Exercise: Can you arrange the part of the entries that opens with the line containing "Looking at the positions" and closes with the line containing "3.71 metres" as a Markdown table with the columns Row and Line, numbering each line and skipping blank lines?

Supplied records:

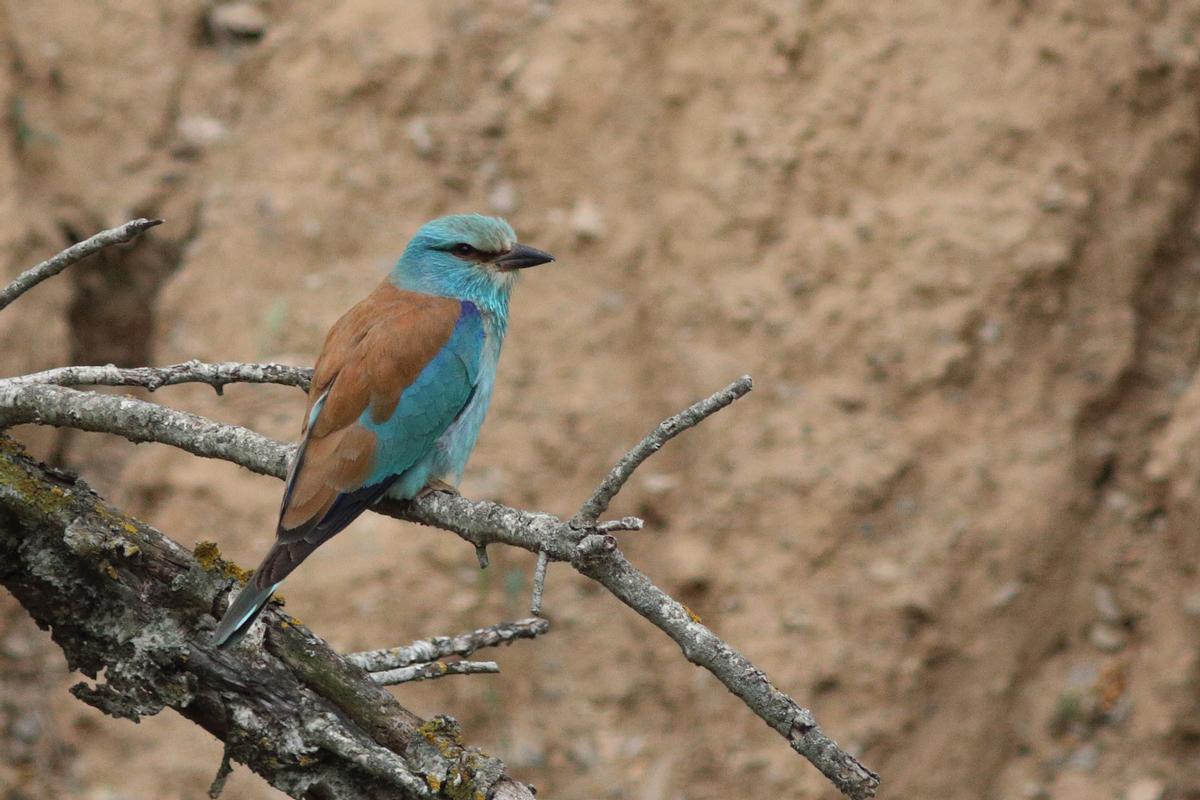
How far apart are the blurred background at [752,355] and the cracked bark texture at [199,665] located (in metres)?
2.71

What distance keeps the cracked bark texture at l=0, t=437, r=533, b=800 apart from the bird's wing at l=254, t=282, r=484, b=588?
1.69ft

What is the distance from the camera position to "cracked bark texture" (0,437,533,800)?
240 cm

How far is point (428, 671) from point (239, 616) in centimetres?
41

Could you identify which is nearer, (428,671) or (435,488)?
(428,671)

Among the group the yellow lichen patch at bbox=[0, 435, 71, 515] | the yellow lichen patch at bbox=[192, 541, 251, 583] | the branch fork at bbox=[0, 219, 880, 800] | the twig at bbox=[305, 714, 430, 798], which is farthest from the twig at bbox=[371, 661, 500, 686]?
the yellow lichen patch at bbox=[0, 435, 71, 515]

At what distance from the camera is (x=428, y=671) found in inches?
104

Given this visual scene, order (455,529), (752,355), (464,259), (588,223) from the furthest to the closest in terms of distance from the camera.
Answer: (588,223) < (752,355) < (464,259) < (455,529)

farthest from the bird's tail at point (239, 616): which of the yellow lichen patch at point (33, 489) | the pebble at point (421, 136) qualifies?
the pebble at point (421, 136)

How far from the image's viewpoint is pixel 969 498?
5.19 metres

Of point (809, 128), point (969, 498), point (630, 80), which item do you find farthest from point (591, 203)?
point (969, 498)

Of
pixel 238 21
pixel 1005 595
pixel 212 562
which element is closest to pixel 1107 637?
pixel 1005 595

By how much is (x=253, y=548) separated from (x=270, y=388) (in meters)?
0.66

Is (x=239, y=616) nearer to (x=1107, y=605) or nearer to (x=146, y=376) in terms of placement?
(x=146, y=376)

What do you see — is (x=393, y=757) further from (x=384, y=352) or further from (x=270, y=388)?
(x=270, y=388)
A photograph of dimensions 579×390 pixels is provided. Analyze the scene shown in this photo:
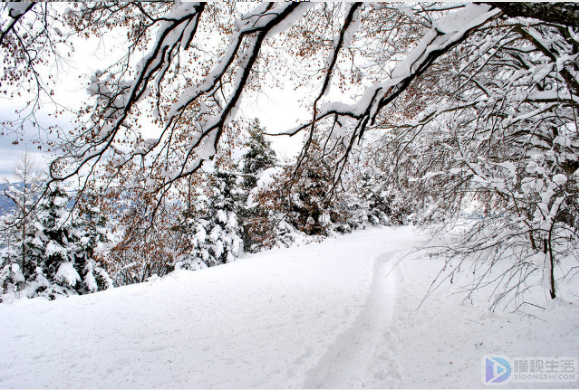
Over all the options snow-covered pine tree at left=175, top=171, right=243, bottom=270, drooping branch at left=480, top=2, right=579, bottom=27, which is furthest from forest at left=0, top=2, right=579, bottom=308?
snow-covered pine tree at left=175, top=171, right=243, bottom=270

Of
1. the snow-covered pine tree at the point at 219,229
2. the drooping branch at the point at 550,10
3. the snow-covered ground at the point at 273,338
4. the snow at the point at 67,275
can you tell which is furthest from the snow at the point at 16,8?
the snow-covered pine tree at the point at 219,229

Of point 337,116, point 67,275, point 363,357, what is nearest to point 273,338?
point 363,357

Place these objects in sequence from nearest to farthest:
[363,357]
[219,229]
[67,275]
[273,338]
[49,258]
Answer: [363,357] < [273,338] < [67,275] < [49,258] < [219,229]

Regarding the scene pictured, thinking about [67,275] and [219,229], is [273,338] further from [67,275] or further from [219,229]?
[219,229]

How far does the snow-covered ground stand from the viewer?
3705 mm

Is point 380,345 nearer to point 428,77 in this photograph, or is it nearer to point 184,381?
point 184,381

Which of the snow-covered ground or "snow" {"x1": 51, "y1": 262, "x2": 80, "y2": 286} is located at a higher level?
"snow" {"x1": 51, "y1": 262, "x2": 80, "y2": 286}

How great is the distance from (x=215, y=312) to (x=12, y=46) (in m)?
5.70

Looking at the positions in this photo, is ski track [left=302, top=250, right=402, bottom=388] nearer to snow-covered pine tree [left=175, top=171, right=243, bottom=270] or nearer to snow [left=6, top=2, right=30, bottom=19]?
snow [left=6, top=2, right=30, bottom=19]

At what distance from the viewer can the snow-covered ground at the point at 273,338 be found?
3.71 metres

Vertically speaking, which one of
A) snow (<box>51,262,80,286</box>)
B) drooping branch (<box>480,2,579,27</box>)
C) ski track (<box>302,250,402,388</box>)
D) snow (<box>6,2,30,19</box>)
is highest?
snow (<box>6,2,30,19</box>)

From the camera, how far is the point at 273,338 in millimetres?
4926

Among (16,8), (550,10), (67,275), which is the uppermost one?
(16,8)

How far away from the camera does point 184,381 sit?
3.67 m
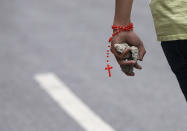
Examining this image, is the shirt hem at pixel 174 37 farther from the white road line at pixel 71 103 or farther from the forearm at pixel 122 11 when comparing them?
the white road line at pixel 71 103

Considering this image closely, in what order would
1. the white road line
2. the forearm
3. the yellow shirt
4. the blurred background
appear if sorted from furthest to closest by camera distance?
the blurred background, the white road line, the forearm, the yellow shirt

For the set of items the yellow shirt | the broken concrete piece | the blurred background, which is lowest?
the blurred background

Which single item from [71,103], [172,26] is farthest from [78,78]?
[172,26]

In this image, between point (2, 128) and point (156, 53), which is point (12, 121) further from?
point (156, 53)

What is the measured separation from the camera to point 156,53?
19.7ft

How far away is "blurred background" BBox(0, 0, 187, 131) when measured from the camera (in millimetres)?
4195

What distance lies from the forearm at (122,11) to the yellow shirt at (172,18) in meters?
0.12

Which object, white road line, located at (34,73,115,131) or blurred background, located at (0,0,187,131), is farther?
blurred background, located at (0,0,187,131)

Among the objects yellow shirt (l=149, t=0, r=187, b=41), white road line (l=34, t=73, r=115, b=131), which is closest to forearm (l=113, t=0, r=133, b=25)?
yellow shirt (l=149, t=0, r=187, b=41)

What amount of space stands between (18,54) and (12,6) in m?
3.07

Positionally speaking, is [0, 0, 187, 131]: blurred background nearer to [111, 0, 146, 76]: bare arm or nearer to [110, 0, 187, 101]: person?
[111, 0, 146, 76]: bare arm

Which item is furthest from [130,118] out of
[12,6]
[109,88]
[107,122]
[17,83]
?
[12,6]

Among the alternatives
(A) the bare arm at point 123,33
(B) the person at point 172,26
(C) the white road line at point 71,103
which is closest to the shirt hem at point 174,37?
(B) the person at point 172,26

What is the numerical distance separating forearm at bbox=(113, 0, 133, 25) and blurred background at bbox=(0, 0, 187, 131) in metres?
2.02
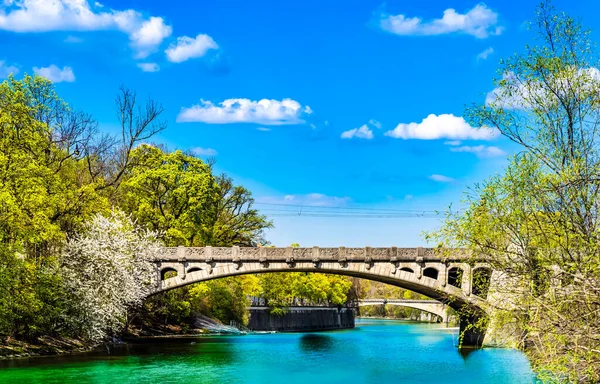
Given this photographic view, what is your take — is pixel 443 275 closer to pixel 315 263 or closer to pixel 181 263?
pixel 315 263

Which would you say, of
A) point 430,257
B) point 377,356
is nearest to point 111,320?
point 377,356

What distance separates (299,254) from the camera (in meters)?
45.1

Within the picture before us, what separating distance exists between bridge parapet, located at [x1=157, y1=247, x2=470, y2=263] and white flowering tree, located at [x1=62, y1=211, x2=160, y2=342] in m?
4.66

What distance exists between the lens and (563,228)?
17984 mm

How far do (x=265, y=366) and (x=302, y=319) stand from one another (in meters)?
43.4

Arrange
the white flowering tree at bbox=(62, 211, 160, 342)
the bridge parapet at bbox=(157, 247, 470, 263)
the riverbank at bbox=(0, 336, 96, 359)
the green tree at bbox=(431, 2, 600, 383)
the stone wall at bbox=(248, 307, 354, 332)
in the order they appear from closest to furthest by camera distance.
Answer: the green tree at bbox=(431, 2, 600, 383)
the riverbank at bbox=(0, 336, 96, 359)
the white flowering tree at bbox=(62, 211, 160, 342)
the bridge parapet at bbox=(157, 247, 470, 263)
the stone wall at bbox=(248, 307, 354, 332)

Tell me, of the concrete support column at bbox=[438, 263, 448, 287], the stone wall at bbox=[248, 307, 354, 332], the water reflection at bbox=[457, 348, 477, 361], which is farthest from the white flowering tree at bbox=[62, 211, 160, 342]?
the stone wall at bbox=[248, 307, 354, 332]

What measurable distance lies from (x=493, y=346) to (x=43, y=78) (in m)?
30.4

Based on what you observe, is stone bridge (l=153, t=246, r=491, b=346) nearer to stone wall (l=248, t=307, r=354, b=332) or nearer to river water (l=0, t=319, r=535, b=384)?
river water (l=0, t=319, r=535, b=384)

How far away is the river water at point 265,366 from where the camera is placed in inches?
1174

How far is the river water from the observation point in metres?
29.8

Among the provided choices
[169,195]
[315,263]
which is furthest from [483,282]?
[169,195]

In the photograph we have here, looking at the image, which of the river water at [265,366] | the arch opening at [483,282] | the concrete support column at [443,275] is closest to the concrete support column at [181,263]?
the river water at [265,366]

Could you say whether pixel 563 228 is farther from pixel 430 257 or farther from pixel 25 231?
pixel 430 257
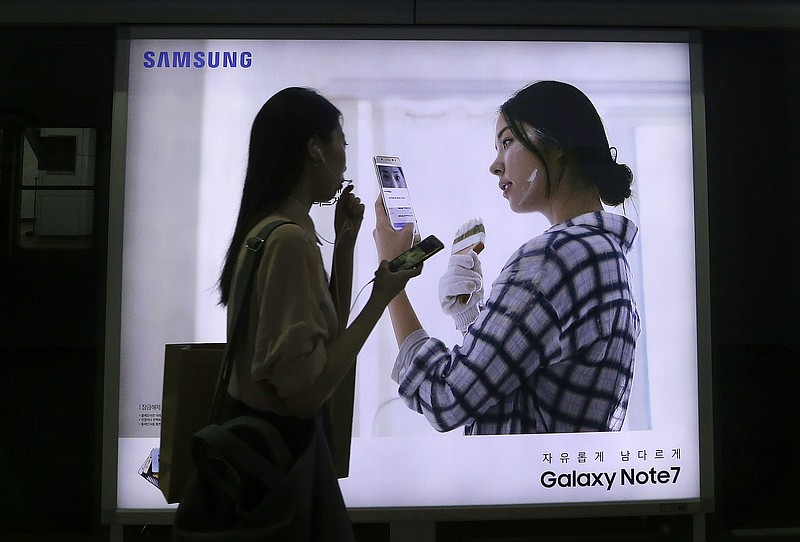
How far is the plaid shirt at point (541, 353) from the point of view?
8.59 ft

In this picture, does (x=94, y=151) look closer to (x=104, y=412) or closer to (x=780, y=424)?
(x=104, y=412)

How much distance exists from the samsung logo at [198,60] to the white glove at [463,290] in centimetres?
126

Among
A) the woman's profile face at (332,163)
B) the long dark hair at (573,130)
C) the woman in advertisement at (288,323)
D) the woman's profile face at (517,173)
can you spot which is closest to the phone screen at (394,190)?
the woman's profile face at (517,173)

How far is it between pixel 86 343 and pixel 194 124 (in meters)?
1.14

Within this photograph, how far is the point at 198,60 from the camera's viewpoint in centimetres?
268

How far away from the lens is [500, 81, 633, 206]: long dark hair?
9.00ft

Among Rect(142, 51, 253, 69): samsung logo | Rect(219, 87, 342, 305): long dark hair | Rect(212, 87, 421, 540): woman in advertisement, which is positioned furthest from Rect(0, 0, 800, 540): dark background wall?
Rect(212, 87, 421, 540): woman in advertisement

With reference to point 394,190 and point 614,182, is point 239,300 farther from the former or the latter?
point 614,182

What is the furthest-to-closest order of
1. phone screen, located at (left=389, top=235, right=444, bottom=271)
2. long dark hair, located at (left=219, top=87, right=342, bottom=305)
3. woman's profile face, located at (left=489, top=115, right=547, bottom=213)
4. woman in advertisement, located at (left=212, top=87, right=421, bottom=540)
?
woman's profile face, located at (left=489, top=115, right=547, bottom=213), phone screen, located at (left=389, top=235, right=444, bottom=271), long dark hair, located at (left=219, top=87, right=342, bottom=305), woman in advertisement, located at (left=212, top=87, right=421, bottom=540)

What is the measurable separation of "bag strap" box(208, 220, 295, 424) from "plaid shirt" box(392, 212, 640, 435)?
3.70 feet

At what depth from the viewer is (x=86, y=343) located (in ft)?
9.45

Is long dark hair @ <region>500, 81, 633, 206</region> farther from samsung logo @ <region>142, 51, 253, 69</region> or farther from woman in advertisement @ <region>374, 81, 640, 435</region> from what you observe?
samsung logo @ <region>142, 51, 253, 69</region>

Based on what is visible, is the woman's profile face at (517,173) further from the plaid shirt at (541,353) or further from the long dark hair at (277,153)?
the long dark hair at (277,153)

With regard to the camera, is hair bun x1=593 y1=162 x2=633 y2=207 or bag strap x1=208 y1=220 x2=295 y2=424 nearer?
bag strap x1=208 y1=220 x2=295 y2=424
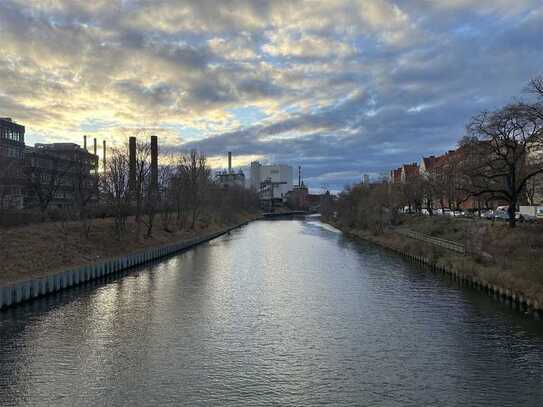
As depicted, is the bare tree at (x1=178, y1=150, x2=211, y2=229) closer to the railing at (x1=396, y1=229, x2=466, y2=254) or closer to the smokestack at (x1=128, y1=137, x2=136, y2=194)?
the smokestack at (x1=128, y1=137, x2=136, y2=194)

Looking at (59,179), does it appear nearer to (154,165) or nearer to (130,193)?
(154,165)

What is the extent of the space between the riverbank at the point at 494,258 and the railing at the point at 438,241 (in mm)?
581

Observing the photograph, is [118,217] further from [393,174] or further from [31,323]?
A: [393,174]

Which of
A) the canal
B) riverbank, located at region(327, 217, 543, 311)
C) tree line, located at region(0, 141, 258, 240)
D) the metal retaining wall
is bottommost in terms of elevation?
the canal

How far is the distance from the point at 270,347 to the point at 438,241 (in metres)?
35.1

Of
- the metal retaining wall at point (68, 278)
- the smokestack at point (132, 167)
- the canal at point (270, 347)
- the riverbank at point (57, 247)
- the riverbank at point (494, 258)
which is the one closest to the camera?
the canal at point (270, 347)

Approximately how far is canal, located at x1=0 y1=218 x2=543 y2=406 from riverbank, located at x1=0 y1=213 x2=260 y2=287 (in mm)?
3938

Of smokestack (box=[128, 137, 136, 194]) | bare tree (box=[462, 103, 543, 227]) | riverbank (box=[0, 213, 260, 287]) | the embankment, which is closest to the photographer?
the embankment

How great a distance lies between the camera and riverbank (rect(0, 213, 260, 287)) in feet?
117

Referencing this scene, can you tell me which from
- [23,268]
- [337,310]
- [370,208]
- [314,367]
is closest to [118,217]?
[23,268]

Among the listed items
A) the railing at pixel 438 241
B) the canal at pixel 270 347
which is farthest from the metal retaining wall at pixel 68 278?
the railing at pixel 438 241

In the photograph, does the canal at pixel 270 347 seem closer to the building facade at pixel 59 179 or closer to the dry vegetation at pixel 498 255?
the dry vegetation at pixel 498 255

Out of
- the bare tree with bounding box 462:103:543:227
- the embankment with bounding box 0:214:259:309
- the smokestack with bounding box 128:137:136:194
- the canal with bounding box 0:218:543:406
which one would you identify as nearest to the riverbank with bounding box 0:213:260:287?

Answer to this problem:
| Row | Line |
|---|---|
| 1 | Looking at the positions in this photo, is ski track [left=302, top=250, right=402, bottom=388] nearer to snow-covered pine tree [left=175, top=171, right=243, bottom=270] or nearer to snow [left=6, top=2, right=30, bottom=19]? |
| 2 | snow [left=6, top=2, right=30, bottom=19] |
| 3 | At what distance from the viewer can the snow-covered ground at the point at 273,338 be found? |
| 4 | 3.71 metres |